Jakarta – It is hard to believe that in this day and age, the state is opposed to and obstructing any plans by two individuals of different faiths of getting married.
The Constitutional Court's ruling this week, rejecting a petition by an individual from Papua, laid the final nail in the coffin for any hope that the state would allow and facilitate interfaith marriages.
This does not sound like a nation that respects freedom and diversity, both guaranteed by the constitution, the state ideology Pancasila and the state motto "Unity in diversity".
The nine judges in the Constitutional Court unanimously agreed to reject the petition by Ramos Petege who is challenging the 1974 law on marriage for not accommodating the union between people from different faiths. Because of the law, Petege, who is a Roman Catholic from Papua cannot marry the love of his life, who is a Muslim.
The court ruling has quashed his hopes of marrying the girl of his choice through legal means. Given the growing trend of interfaith marriages in an increasingly cosmopolitan Indonesia, it has killed the hopes of many more couples intending to get married legally.
The fact that there was no dissenting opinion among the judges, two gave concurrent opinions, suggests there is something wrong with the court makeup: that they are a bunch of conservatives. Unless this composition is changed, we can expect more conservative-leaning rulings from this court, whose decisions are final and binding, which could endanger the state, Pancasila and unity in diversity as we know it.
The judges agree with the 1974 law that treats marriages solely from the perspective of religion. Since Indonesia is not a theocratic state, marriages can only be sanctioned by a religious institution.
This essentially makes it next to impossible for couples of different faiths to legally get married in Indonesia, unless one of them converts. Unless done voluntarily, this sounds like forcing one's belief upon another, which is a violation of human rights. And no decent religion will ever want to impose or force a person to convert.
Alternatively, as one of the judges stated in a concurring opinion, the couple can marry twice, for example, one time in a mosque and the second in a church, in the case of a Muslim marrying a Christian.

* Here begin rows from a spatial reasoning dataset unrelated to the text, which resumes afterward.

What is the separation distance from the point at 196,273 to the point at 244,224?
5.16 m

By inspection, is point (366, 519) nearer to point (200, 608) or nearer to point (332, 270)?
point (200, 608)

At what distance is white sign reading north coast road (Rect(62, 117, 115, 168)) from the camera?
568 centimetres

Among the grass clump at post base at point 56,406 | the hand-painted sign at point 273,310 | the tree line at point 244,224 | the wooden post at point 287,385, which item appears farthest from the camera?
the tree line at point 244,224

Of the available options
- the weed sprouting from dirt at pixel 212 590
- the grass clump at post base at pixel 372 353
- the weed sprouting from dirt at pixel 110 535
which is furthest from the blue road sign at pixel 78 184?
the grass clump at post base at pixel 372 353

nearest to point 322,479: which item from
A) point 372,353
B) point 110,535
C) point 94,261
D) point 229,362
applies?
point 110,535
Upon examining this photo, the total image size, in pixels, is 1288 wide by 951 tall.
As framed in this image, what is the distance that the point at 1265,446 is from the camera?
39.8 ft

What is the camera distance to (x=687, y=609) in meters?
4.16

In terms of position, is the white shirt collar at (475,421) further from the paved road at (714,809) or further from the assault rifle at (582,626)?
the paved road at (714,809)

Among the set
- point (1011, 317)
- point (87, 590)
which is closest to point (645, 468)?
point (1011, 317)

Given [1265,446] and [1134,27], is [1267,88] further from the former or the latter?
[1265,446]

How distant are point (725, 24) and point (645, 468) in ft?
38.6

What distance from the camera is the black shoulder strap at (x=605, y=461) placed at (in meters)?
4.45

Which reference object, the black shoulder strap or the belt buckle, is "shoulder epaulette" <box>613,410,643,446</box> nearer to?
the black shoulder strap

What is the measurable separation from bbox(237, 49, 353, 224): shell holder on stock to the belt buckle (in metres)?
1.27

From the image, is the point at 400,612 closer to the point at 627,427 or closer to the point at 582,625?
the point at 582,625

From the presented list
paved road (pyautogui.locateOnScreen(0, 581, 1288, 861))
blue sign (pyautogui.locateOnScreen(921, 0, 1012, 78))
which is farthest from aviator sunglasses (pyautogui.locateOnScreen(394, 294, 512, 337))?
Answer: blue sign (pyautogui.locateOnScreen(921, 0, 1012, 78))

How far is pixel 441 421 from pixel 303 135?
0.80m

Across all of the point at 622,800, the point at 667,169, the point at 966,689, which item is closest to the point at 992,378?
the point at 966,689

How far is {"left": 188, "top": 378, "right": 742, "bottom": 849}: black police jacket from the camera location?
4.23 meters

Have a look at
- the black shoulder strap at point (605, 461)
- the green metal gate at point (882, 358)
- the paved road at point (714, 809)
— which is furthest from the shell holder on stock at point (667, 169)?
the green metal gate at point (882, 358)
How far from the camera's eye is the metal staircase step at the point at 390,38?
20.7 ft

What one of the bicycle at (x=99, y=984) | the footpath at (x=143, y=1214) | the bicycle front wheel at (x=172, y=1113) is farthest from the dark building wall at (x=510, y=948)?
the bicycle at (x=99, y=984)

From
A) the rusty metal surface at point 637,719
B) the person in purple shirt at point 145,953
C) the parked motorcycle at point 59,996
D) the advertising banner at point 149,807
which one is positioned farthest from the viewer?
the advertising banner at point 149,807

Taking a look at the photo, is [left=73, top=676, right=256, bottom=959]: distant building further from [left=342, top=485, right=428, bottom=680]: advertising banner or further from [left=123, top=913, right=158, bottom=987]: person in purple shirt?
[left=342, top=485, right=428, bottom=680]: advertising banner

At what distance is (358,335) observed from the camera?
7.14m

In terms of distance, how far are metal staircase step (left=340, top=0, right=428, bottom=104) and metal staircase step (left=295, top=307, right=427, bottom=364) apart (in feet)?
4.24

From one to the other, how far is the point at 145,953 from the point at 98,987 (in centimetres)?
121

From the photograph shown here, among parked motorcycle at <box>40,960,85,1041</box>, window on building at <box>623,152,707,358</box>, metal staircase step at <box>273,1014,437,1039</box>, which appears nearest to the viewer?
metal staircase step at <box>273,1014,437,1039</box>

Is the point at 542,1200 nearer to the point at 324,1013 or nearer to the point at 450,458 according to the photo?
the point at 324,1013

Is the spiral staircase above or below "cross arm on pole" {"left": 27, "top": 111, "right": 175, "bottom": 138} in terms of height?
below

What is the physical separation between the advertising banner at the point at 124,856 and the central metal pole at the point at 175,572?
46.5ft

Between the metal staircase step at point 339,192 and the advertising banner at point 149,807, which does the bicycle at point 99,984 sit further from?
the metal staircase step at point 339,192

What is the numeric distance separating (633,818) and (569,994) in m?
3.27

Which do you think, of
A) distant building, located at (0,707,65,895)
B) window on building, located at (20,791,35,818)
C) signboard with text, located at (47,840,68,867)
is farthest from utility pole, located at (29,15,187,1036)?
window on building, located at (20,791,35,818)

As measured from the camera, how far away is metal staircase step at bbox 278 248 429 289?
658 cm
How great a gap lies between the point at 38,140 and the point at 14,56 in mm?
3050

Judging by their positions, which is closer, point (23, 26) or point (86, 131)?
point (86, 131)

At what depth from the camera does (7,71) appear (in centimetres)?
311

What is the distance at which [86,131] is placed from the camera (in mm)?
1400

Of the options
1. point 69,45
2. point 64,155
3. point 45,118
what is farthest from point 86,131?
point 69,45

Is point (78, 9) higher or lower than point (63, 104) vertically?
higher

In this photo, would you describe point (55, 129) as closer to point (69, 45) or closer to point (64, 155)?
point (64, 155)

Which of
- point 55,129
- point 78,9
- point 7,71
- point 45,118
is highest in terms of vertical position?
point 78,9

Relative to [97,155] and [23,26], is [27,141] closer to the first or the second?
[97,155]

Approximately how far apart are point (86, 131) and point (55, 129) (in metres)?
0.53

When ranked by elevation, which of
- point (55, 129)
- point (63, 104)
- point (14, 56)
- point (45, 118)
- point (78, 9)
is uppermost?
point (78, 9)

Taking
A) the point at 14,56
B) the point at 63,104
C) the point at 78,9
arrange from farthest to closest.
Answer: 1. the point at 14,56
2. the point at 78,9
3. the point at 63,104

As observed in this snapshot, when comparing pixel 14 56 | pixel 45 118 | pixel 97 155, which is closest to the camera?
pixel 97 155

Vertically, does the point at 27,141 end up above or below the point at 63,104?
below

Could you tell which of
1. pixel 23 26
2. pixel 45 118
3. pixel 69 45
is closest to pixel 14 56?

The third alternative, also recognized in the concurring opinion, is for couples to get married abroad, usually in a civil registry. With this foreign license, they can then submit it to the civil registry office in Indonesia. This is a perfectly legal way of skirting the 1974 law. Many couples are already doing this, with Singapore and Australia being the most popular destinations. But this option is available only to those who have the money.
Marriage is certainly a sacred vow and should not be taken lightly, and religious institutions are the best places to perform the rituals. But the state, including the court, should make accommodations for the fact that Indonesia is becoming more cosmopolitan and that mixed marriages, between people of different nationalities and religions, are becoming common.
There are occasions when individuals of different faiths fall in love with one another and want to tie the knot. Marriage before the civil registry would be no less sacred. We find it simply absurd that the civil registry will accept foreign marriage certificates but it is not empowered to perform marriages itself.
Rather than making it difficult, the state should facilitate interfaith marriages, in the spirit of the Constitution, Pancasila and unity and diversity.
The petition before the Constitutional Court would have opened the way for the nation to review the 1974 Marriage Law to accommodate marriage between individuals of different faiths.
Thanks to the conservative-laden court, the nation missed that golden opportunity.